Many dalits in eastern UP were locked into thehalwaha (bonded labour) system, which Jagjivan Ram once called “a remnant of slavery” . This has virtually disappeared : the proportion is down from 32.1% to 1.1%. The proportion of dalit households doing any farm labour has plummeted from 76% to 45.6% in the east, and from 46.1% to just 20.5% in the west. Encouragingly , the proportion depending on their own land is up from 16.6% to 28.4% in the east, and from 50.5% to 67.6% in the west. Tubewell ownership is up substantially , but remains modest.
Dalits are leasing land from upper castes. Those who were once labourers on upper caste land now insist on a share of the crop. The proportion in sharecropping is up from 16.7% to 31.4% in the east and from 4.9% to 11.4% in the west. In western UP, cases of dalits alone lifting dead animals are down from 72.6% to 5.3%. Once dalits ploughed the land of upper castes with bullocks. Today, they are getting their own land ploughed by upper caste tractor drivers.
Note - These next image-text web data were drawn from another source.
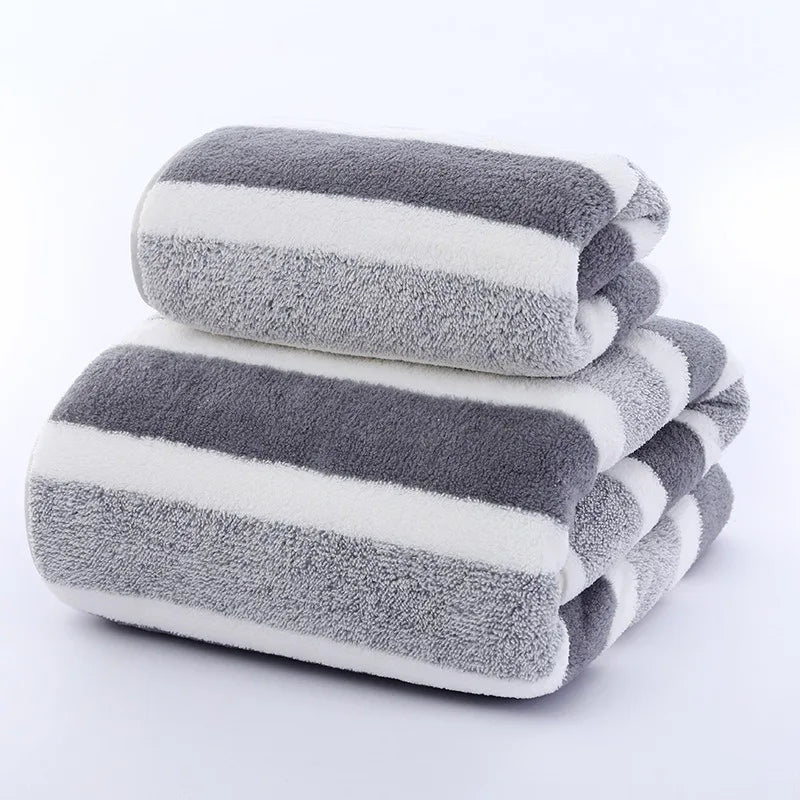 Bath Towel Set - 70x140cm Bath Towel Hand Towel/Washcloths, Ultra Soft Microfiber, Super Absorbent Quick Dry Zpaxo Grey 70x140cm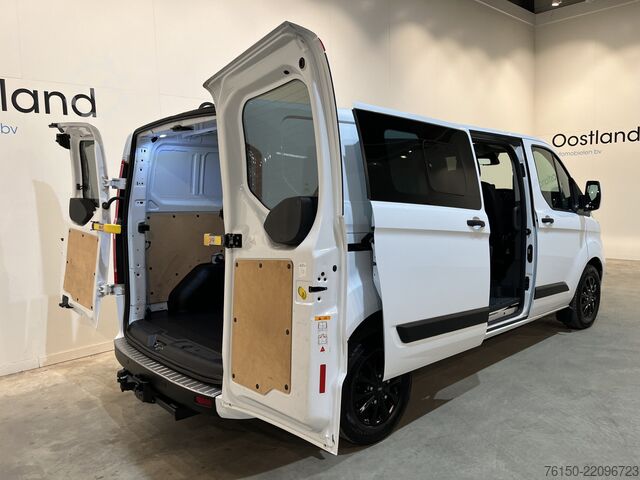 Van double cab Ford Transit Custom 2.0 TDCI L2H1 170 PK DC Dubbel C...
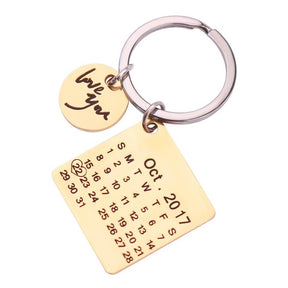 Personalized Calendar Keychain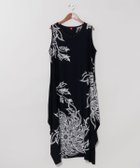 【アミナコレクション/Amina Collection】の【チャイハネ】サウィドノースリーブワンピース【Amina×VORRUK】 大人の最旬トレンドファッション＆コーディネート founy(ファウニー) ファッション Fashion レディースファッション Fashion for Women ワンピース Dresses アシンメトリー Asymmetrical Style コラボ Collaboration, Collab プリント Print, Printed Pattern モチーフ Motif, Design Theme thumbnail ブラック|ID: prp329100004976702 ipo3291000000037302743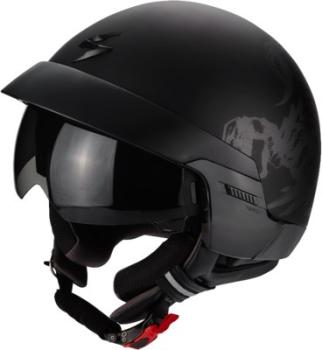 Casque Jet SCORPION EXO-100 SCORPION Noir Mat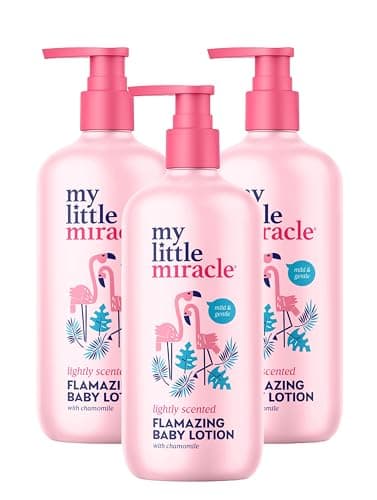 Image of My Little Miracle Flamazing Baby Lotion - Lightly Scented Chamomile, Dermatologist Approved, Great For Sensitive Skin 500ml 3-Pack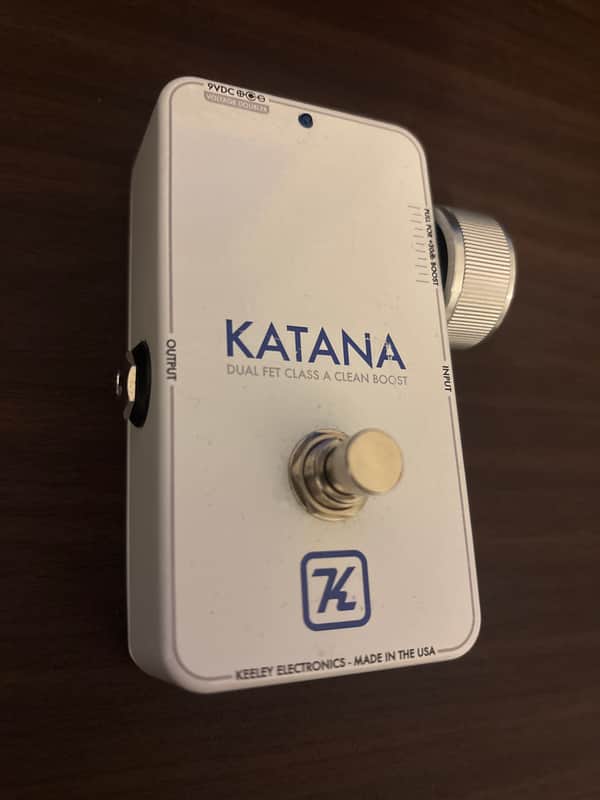 Keeley Katana Clean Boost V2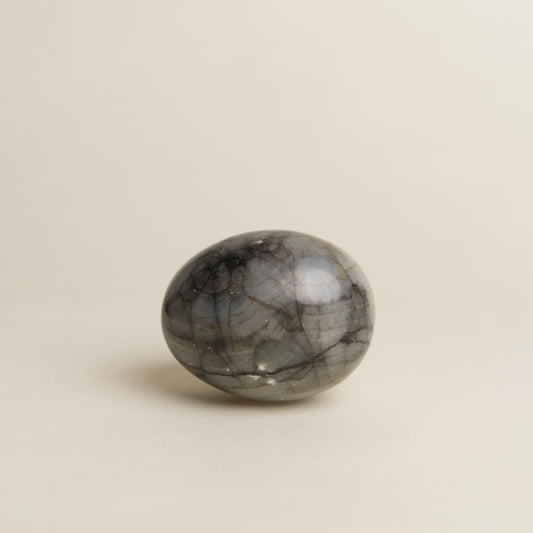 EGG OBJECT MARBLE GRAY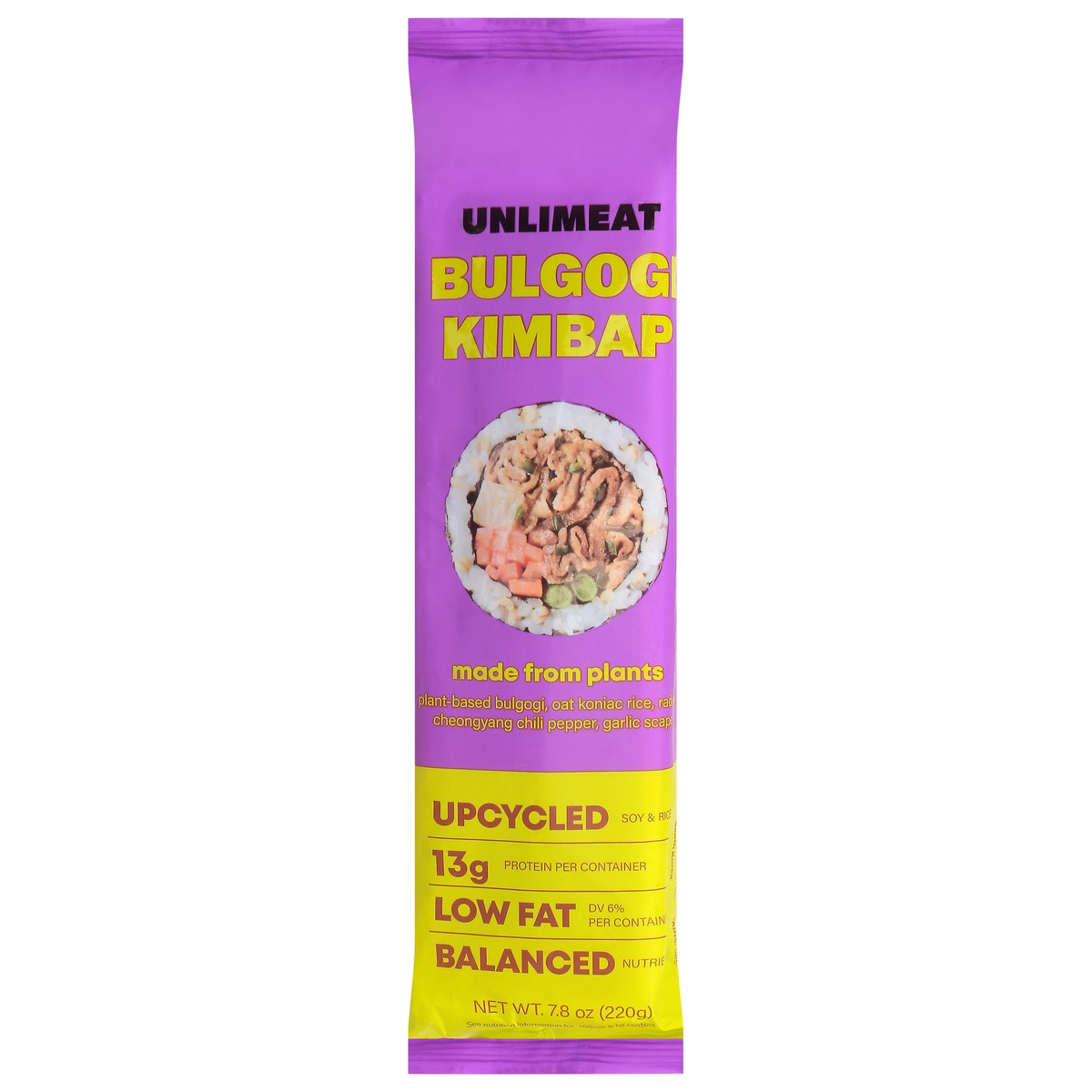 slide 11 of 13, UnlimEacht Kimbap Bulgogi Plant Based - 7.8 Oz, 7.8 oz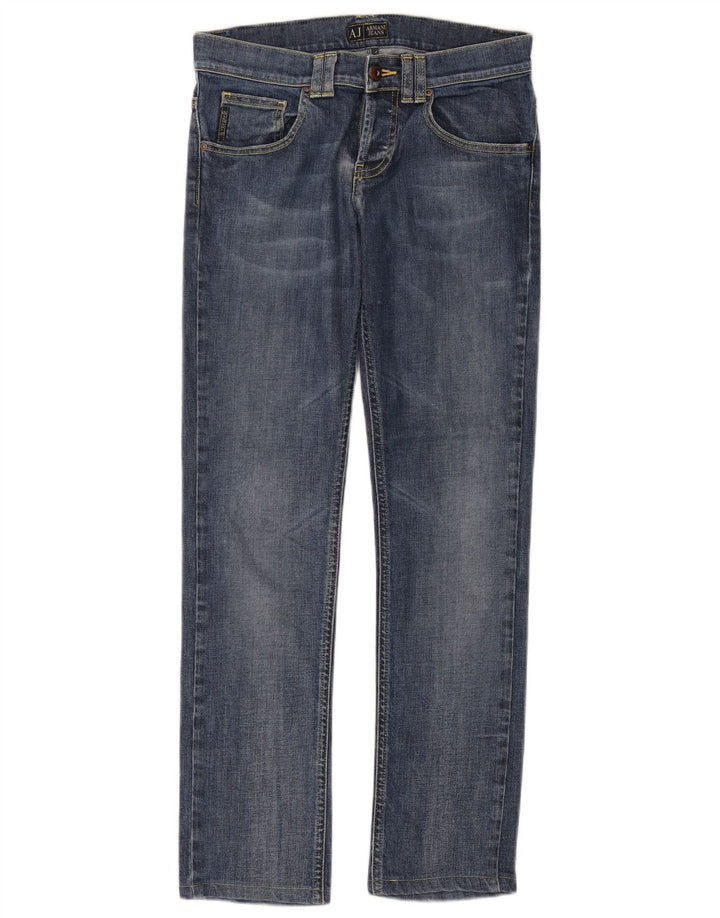 Armani Womens Slim Jeans W26 L29 Blue Cotton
Economic reforms have created major new opportunities in urban areas, facilitating dalit migration to towns and back. This has broken their dependence on rural landlords and moneylenders. The resulting labour shortage has raised the bargaining power of dalits.
The proportion of dalit families working locally as masons, tailors or drivers — all non-traditional occupations — is up from 14% to 37% in the east and from 9.3% to 42.1% in the west. Even more revolutionary is the rise of dalit business families, from 4.2% to 11% in the east and from 6% to 36.7% in the west.
Political parties shout themselves hoarse over job reservations. Yet, the dalit family proportion in government jobs has actually fallen from 7.2% to 6.8% in the east, and risen marginally from 5% to 7.3% in the west. Clearly, job reservation has not been a key factor in UP’s social revolution.
Once, dalit babies were not midwifed equally by dalits and non-dalits . The proportion equally delivered has shot up from 1.1% to 89.9% in the east. Earlier non-dalit and government midwives rarely came to dalit homes for deliveries, but the proportion is now up from 3.4% to 53.4% in the east, and from zero to 3.6% — still very low — in the west.
Dalit households where most or all kids go to school are up from 28.8% to 63.4% in the east and from 21.7% to 65.7% in the west. Girls’ schooling is up from 10% to 58.7% in the east and from 6.8% to 56.9% in the west. As a form of social assertion, dalits are adopting elite consumption patterns. Their use of toothpaste , shampoo and bottled hair oil has soared. Earlier, only one-third of dalits in the east and virtually none in the west used cars or jeeps for wedding baraats, but today virtually all do. The proportion serving laddoos to baraatis is up from 33.6% in the east and 2.7% in the west, to almost 100% in both cases.
The data shows that despite major improvements , dalits are still far from achieving equality in status or income. Caste oppression and inequalities remain. Nevertheless, the changes constitute a social revolution, sparked by both economic reform and the rise of the BSP.
In the survey, dalits themselves emphasized that their social well-being had advanced even faster than their material wellbeing . Self-respect and dignity are vital for the downtrodden. Mayawati’s statue-building spree is a form of status building.
Amartya Sen has talked of freedom as development . This means not just more consumption but more voice, access to accountability , access to influential networks and livelihood choice, access to good governance, and physical security. The traditional castebound village in UP denied all these to dalits. Those shackles are breaking apart.